*** Opening of Material provided ***

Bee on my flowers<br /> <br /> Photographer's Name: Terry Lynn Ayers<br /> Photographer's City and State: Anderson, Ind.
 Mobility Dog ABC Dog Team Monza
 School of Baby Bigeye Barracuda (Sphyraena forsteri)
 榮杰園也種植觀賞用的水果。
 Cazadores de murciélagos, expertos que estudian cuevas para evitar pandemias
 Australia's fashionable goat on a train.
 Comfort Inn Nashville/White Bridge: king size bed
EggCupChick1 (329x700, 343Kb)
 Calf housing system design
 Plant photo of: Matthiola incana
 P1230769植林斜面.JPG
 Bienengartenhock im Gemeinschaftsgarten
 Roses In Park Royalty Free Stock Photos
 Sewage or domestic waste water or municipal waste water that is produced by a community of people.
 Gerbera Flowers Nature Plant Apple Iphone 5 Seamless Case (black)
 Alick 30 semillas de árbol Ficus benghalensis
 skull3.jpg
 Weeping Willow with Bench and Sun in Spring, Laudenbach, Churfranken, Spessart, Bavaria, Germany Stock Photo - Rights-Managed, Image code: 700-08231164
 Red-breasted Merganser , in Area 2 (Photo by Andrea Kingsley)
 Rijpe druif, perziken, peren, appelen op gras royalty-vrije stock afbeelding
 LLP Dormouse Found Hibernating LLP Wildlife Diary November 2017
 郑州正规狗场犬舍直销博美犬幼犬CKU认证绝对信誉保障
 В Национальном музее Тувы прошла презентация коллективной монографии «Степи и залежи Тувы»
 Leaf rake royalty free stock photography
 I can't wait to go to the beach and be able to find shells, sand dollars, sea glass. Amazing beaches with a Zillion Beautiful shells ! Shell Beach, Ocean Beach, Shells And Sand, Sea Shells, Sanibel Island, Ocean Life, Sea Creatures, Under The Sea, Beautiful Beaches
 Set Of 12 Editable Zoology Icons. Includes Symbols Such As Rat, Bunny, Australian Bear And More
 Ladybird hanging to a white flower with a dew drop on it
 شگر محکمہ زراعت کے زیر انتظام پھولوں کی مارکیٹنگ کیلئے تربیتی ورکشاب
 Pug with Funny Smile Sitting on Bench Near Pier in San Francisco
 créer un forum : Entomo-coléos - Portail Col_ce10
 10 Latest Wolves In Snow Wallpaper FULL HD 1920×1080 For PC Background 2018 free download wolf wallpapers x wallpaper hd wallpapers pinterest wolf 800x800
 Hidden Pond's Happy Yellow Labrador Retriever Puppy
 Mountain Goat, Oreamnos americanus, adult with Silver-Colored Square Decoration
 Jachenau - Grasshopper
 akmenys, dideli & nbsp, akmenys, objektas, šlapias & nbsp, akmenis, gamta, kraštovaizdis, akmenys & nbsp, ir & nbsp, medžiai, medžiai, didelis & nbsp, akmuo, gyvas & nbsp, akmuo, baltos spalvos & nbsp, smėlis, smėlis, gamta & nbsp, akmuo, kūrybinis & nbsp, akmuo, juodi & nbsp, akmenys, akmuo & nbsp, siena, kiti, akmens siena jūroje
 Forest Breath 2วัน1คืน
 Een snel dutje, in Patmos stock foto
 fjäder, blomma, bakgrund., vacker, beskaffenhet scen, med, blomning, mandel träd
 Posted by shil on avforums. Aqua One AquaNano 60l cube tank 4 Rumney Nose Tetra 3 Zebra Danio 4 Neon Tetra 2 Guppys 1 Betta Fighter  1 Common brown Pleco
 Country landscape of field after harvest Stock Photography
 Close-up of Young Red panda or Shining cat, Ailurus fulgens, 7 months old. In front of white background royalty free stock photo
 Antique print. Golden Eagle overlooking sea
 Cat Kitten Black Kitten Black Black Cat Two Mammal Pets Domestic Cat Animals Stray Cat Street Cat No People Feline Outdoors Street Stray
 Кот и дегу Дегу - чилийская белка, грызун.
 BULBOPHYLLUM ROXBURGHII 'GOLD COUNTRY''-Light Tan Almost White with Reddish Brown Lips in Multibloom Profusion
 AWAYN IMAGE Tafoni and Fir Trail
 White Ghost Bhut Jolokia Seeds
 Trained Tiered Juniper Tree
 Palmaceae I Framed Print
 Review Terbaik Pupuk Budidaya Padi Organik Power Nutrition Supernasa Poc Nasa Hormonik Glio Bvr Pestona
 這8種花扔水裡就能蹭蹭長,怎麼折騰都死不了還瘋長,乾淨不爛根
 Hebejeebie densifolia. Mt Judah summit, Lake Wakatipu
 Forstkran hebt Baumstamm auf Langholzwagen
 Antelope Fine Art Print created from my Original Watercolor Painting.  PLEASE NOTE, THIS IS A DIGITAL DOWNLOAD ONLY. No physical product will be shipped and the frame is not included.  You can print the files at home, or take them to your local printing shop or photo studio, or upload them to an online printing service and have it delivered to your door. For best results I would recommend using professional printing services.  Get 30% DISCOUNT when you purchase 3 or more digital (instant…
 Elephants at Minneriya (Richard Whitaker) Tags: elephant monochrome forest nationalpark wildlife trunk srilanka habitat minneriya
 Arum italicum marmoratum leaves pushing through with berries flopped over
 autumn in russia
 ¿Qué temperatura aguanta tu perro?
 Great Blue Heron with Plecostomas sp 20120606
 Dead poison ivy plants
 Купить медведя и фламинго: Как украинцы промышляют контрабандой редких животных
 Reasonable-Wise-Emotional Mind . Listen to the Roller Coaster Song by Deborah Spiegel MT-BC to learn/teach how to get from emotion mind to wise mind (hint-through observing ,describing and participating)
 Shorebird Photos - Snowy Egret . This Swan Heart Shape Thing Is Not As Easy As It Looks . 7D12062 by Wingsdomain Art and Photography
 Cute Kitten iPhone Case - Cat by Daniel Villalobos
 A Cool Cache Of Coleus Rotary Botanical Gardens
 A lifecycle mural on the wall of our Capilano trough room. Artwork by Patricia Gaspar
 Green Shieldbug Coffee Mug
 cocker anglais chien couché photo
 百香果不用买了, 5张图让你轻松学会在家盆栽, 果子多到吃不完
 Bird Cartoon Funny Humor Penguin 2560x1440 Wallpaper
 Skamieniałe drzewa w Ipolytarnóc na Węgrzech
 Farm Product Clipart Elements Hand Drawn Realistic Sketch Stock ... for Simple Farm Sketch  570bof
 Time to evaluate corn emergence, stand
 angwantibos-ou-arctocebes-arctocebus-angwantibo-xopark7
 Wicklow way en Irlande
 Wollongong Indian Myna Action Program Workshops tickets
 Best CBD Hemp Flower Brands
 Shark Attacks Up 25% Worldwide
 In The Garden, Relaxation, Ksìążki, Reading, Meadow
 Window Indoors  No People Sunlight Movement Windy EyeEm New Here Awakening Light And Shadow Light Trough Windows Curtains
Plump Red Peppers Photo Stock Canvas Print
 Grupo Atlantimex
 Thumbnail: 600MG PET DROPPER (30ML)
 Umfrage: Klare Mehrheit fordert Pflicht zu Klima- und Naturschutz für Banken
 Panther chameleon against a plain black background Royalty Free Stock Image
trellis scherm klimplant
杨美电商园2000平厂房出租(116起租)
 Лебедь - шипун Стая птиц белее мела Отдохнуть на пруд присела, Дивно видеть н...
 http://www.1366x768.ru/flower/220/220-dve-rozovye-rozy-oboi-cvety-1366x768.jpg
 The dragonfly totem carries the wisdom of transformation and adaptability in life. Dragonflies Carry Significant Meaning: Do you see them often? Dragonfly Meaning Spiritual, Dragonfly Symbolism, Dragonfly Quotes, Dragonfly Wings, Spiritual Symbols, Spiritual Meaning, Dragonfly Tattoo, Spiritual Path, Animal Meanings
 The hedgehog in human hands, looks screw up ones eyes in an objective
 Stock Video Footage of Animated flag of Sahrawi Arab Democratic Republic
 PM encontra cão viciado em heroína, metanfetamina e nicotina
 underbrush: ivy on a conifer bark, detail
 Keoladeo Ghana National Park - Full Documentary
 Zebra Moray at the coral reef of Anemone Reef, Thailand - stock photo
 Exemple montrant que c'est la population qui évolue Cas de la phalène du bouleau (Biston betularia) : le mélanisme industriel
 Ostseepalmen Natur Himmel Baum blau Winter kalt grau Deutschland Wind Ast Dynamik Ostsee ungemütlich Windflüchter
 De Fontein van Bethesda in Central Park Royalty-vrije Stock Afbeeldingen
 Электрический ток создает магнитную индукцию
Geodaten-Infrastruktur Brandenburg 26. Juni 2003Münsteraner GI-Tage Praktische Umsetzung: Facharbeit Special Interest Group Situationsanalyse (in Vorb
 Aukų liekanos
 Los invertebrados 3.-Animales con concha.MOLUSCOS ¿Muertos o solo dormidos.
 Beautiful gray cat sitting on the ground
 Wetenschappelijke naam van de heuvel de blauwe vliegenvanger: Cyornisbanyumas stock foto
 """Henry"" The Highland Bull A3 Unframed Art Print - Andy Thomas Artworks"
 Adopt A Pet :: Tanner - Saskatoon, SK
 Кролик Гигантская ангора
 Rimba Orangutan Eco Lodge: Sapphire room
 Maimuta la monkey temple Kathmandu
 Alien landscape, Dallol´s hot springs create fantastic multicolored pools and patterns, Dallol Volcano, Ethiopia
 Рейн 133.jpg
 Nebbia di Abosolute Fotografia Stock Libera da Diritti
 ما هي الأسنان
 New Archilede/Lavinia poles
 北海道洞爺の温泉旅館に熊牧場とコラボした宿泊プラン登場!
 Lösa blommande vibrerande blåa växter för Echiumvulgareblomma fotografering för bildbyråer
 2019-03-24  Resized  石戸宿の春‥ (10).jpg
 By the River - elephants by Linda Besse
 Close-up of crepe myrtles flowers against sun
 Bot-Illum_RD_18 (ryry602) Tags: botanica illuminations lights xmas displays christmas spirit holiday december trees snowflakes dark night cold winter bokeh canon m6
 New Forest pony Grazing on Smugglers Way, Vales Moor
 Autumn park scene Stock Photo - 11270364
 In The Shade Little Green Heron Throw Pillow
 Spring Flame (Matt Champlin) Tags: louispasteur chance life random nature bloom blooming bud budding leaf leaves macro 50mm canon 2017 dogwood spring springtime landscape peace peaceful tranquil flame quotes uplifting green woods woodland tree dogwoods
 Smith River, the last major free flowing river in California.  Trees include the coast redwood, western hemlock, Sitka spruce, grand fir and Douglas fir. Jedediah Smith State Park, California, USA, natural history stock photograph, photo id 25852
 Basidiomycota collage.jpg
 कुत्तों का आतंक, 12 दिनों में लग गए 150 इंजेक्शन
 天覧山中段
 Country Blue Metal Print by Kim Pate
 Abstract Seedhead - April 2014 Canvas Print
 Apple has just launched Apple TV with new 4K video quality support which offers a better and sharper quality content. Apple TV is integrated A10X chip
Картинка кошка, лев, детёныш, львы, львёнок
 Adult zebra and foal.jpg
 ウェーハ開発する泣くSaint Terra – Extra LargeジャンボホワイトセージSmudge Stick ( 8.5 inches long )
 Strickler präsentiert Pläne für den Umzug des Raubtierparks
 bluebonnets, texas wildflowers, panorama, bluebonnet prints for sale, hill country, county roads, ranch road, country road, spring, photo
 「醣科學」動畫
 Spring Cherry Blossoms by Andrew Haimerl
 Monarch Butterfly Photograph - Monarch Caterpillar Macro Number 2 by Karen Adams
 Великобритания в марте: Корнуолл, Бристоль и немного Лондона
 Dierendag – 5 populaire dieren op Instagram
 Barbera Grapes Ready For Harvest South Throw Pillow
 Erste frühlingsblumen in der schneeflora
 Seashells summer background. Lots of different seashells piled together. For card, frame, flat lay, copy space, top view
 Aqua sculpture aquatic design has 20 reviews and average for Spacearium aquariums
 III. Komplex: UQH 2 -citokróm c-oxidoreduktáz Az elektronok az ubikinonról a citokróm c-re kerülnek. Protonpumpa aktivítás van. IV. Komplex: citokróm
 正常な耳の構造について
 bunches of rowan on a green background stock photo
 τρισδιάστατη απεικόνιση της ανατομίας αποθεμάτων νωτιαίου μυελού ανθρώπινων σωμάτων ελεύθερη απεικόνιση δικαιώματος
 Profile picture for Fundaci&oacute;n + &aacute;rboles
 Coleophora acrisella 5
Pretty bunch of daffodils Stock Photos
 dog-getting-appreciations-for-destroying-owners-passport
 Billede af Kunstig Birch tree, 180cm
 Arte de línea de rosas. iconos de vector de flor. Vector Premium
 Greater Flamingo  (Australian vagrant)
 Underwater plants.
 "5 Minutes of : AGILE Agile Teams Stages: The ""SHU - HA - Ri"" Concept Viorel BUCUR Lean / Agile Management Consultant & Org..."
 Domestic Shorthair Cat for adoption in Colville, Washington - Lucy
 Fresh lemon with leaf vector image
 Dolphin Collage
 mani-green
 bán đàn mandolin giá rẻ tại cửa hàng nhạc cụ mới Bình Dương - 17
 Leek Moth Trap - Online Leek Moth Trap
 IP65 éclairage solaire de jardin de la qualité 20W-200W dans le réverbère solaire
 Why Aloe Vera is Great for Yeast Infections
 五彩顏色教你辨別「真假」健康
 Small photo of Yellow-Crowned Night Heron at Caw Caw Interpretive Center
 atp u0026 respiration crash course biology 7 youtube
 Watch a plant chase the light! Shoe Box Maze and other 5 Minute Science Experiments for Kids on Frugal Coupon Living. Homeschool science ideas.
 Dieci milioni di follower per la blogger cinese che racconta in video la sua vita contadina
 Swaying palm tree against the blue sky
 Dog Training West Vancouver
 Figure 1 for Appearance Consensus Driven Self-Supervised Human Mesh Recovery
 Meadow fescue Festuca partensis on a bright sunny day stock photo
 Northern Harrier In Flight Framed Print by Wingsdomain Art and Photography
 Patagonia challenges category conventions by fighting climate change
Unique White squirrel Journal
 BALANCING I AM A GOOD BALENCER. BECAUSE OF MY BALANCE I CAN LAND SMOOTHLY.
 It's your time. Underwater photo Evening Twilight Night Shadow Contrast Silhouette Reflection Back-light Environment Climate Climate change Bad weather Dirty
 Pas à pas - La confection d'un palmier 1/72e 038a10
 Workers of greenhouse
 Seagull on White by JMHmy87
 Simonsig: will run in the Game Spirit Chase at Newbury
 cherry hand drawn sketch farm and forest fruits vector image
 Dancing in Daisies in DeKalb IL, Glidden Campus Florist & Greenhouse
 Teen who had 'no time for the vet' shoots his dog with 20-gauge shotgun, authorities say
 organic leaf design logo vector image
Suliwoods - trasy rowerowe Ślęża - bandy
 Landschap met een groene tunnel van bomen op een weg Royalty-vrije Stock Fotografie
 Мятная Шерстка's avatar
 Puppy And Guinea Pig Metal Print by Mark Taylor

*** Close of Material provided ***

◆ Action item:
Return each line of the records above in which the word "vrije" occurs.

◆ Task answer:
 Rijpe druif, perziken, peren, appelen op gras royalty-vrije stock afbeelding
 De Fontein van Bethesda in Central Park Royalty-vrije Stock Afbeeldingen
 Landschap met een groene tunnel van bomen op een weg Royalty-vrije Stock Fotografie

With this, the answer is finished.